RE: the DC Metro - AFAIK the central system software goes back to
the mid-70s, way before Ada. Metro is secretive (terrorism paranoia?)
and I've never been able to find out much.

However, since Metro has been ordering its railcars from Europe
(Breda in Italy is the prime contractor), it is conceivable that
there's some Ada in the on-board systems in the newer trains.
I have no idea how we could find this out, though.

According to recent stories in the Washington press,
the problems with the automatic system are coming not from the
software but from a low-tech part of it, namely the thousands of
old relays. After some legal wrangling with the supplier, they'll
be replacing these.

Interestingly, the automatic system drives trains better than the
humans do. Metro has had, recently, a recurring problem with
the train brake systems - they are wearing out faster than
expected because the human drivers don;t apply them as smoothly
as the automatic system does. _Nothing_ is easy in this business!

-=-=-=-=-

◆ **Set exercise 1**: Could you condense the paragraph of the Metro post that begins "According to recent stories" into a short bulleted list of its main facts?

-=-=-=-=-

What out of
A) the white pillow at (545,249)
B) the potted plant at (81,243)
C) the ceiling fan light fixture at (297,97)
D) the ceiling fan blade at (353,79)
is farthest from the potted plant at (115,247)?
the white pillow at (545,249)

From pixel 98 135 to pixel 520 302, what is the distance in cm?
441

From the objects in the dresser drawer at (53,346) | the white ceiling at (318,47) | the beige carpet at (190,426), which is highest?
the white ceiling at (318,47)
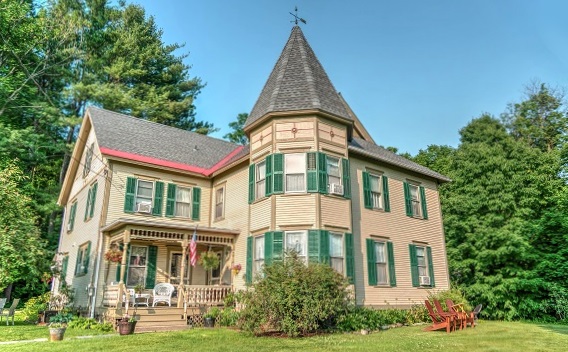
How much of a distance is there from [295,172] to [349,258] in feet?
11.6

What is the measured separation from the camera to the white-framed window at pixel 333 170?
13984mm

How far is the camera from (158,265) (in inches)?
635

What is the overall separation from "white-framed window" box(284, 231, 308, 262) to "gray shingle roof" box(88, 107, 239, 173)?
739cm

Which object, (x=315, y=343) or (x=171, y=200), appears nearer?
(x=315, y=343)

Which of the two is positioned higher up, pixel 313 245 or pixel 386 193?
pixel 386 193

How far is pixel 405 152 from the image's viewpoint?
3316cm

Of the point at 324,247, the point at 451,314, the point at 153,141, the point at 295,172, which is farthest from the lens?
the point at 153,141

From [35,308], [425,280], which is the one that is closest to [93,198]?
[35,308]

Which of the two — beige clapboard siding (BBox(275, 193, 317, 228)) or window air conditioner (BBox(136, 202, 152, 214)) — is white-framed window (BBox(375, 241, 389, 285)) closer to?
beige clapboard siding (BBox(275, 193, 317, 228))

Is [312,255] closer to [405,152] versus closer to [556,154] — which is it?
[556,154]

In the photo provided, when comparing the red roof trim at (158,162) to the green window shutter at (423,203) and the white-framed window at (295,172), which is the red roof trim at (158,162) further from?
the green window shutter at (423,203)

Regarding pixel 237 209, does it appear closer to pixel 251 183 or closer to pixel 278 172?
pixel 251 183

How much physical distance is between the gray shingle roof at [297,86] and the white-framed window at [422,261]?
6.77 meters

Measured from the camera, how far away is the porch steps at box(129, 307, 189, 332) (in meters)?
12.5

-=-=-=-=-

◆ **Set exercise 2**: Which lines of the listing contain the string "BBox"? Return each of them in full, and treat case as significant.

◆ **Full answer 1**:
- Recent Washington press stories say the automatic system's problems come from a low-tech part, not from the software.
- That part is the thousands of old relays.
- After some legal wrangling with the supplier, the relays will be replaced.

◆ **Full answer 2**:
Which of the two — beige clapboard siding (BBox(275, 193, 317, 228)) or window air conditioner (BBox(136, 202, 152, 214)) — is white-framed window (BBox(375, 241, 389, 285)) closer to?
beige clapboard siding (BBox(275, 193, 317, 228))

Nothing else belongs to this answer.